I have to admit I am finding it impossible to stay up late enough to watch skating to the end. I think I might have to take a nap today so I don't miss the live ending of the Ladies Final tonight. But I only watched the short program on DVR yesterday.
Yea um, no way should Miki Ando be ahead of Racheal Flatt with her cheated landings but whatever.
I think I also resisted watching Joannie's performance because I knew it was going to make me cry. What really got me was the shot of her father sitting in the stands, alone when he should have been sitting there with his wife. The painful combination of grief and pride etched into his face was just about too much to see.
People say "how could she go out and skate like that - I could never do that" Well you don't know how you will respond in grief until you actually go through it yourself. Part of the answer is that elite athletes are not like you and I. They have an ability to focus and shut out everything else that is beyond our abilities.
But there is another answer and it is not that Joanie is so different than the rest of us. First there is the shock and numbness from a sudden loss. I had sprained my ankle a week before my husband died and was still using crutches. The days following his death I literally "forgot" about the pain and walked around on it until a couple of days later I woke up and my ankle was the size of a football. So it was probably actually easier for her to do this now than it would be a few weeks or months from now. That's the thing about grief. About the time everyone else thinks you should be "getting over it" is about the time it sinks in and is the most painful.
Also in grief you have choice. You can withdraw into your grief and yourself and begin a descent into hell. Or you can own the pain, but look forward and do what you have to do. Honestly some days I think it took as much strength and courage for me to get out of bed and cook my children breakfast as it did for Joanie to take the ice the other night. And so I admire and applaud her choice to skate. Tonight whatever she does, whether or not she takes home a medal, she has taken an important step, she has refused to go down into the pit and decided to live. The days, weeks and months ahead are going to be painful and difficult for her, but the strength she showed on the ice will get her through.
Great post, Joelle. Even if Joanie were not an elite athlete with a job to do, her decision to skate impresses me as a wonderful, fitting, and loving tribute to her mom. After all, both parents poured time, energy, money and passion into their daughter's career.

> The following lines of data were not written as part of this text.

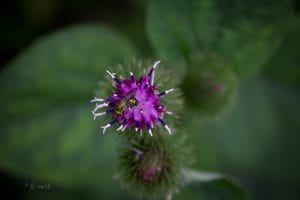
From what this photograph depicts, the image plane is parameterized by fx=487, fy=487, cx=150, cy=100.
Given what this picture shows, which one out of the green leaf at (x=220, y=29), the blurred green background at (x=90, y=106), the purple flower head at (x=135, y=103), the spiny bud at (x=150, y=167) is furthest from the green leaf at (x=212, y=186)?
the green leaf at (x=220, y=29)

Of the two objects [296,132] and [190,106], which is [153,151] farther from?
[296,132]

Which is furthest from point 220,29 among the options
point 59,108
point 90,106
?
point 59,108

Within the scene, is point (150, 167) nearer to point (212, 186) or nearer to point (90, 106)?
point (212, 186)

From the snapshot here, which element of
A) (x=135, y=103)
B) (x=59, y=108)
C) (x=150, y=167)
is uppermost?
(x=59, y=108)

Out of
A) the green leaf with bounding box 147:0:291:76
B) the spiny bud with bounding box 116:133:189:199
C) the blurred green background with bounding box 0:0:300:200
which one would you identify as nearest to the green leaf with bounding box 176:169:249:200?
the spiny bud with bounding box 116:133:189:199

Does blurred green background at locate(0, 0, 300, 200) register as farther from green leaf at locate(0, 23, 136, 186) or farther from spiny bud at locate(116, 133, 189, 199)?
spiny bud at locate(116, 133, 189, 199)

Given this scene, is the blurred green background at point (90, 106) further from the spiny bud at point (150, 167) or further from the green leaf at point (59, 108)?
the spiny bud at point (150, 167)

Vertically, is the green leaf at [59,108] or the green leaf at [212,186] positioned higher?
the green leaf at [59,108]
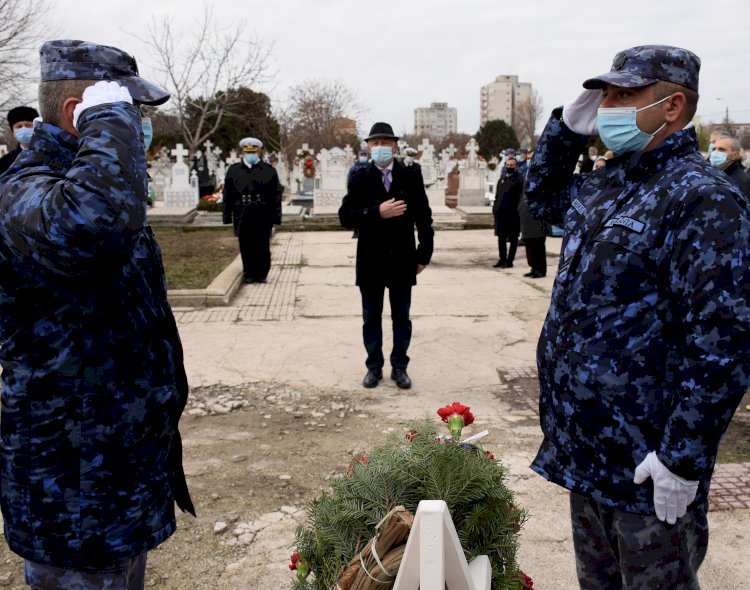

Can't imagine her mother would've wanted her and her husband to bench themselves.
ReplyDeleteI know that I can't judge how grief would affect her or me when I haven't been in that situation, and it might be different at different times. But I did think about the possible physical aspects of grieving, namely, missing sleep, and crying giving one a stuffy nose. Both of those might make it physically more difficult to do something like skating.